■ **AIM OF THE EXERCISE**:
Copy the excerpt about the U.S. manufacturing report from the words "The implications for" through "had retreated 0.57%.", substituting "bleak" for "gloomy".

■ **EXCERPT TO READ**:
Economists surveyed by Briefing.com had expected the the index would tick up from its 49.1 reading in August to edge into expansion territory at 50.2. (In the index anything below 50 indicates contraction. Anything above 50 signals an expansion.)

This miss is a negative way to begin a week that includes the Purchasing Managers Index for the much larger services sector on Thursday and then the September jobs report on Friday.

The manufacturing report was clearly driven by the U.S.-China trade war and a slowing global economy. The New Exports Orders sub-index dropped to 41.0 from an already very negative 43.3 in August. The Backlog of Orders sub-index fell to 45.1 from 46.3 in August.

The implications for the general U.S. economy are rather gloomy. According to the ISM, the past relationship between the Purchasing Managers Index and U.S. GDP points to what would be a disappointing 1.5% growth rate in real GDP on an annualized basis. That would be a big step down from current expectations and from second quarter GDP growth at 2.0% and from the first quarter’s 3.1% annual growth rate. In the first half of 2019 the U.S. economy grew fat a 2.6% rate.

As of 2:30 p.m. New York time today the Standard & Poor’s 500 was down 0.99% and the Dow Jones Industrial Average was lower by 1.06%. The NASDAQ Composite Index had dropped 0.82% and the Russell 2000 small cap index had lost 1.79%. The iShares MSCI Emerging Markets ETF (EEM) had retreated 0.57%.

U.S. crude benchmark West Texas Intermediate fell 0.70% to $53.69 a barrel. International benchmark Brent crud was down 0.46% to $58.98 a barrel.

Gold was up 0.93% to $1486.60 an ounce. Silver continued to outpace gold, climbing 1.75% to $17.30 an ounce.

The yield on the 10-year U.S. Treasury retreated another 3 basis points to 1.64%. The yield on the 2-year Treasury kept pace by dropping to 1.55%. The U.S. dollar fell with the Dollar Spot Index off 0.23%.

■ **DATA SECTION**:
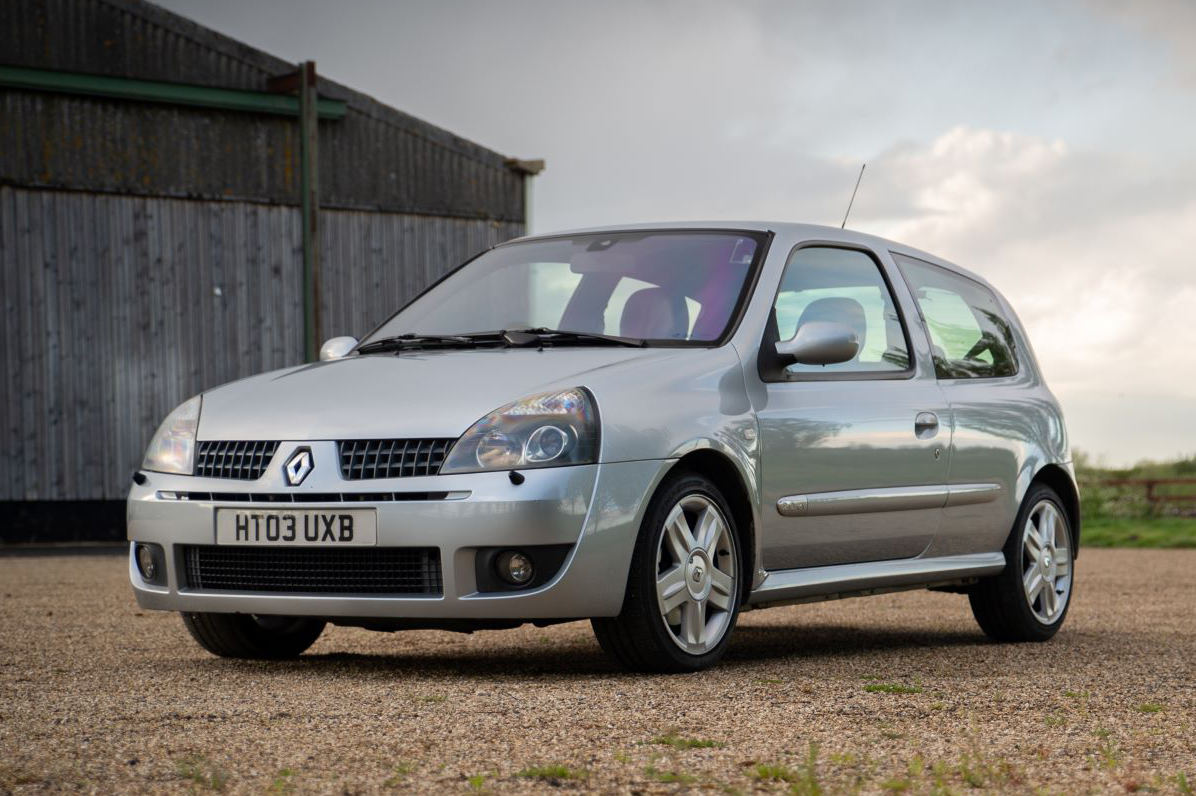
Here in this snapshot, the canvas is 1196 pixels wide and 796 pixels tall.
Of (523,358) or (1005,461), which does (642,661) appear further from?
(1005,461)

■ **TASK SOLUTION**:
The implications for the general U.S. economy are rather bleak. According to the ISM, the past relationship between the Purchasing Managers Index and U.S. GDP points to what would be a disappointing 1.5% growth rate in real GDP on an annualized basis. That would be a big step down from current expectations and from second quarter GDP growth at 2.0% and from the first quarter’s 3.1% annual growth rate. In the first half of 2019 the U.S. economy grew fat a 2.6% rate.

As of 2:30 p.m. New York time today the Standard & Poor’s 500 was down 0.99% and the Dow Jones Industrial Average was lower by 1.06%. The NASDAQ Composite Index had dropped 0.82% and the Russell 2000 small cap index had lost 1.79%. The iShares MSCI Emerging Markets ETF (EEM) had retreated 0.57%.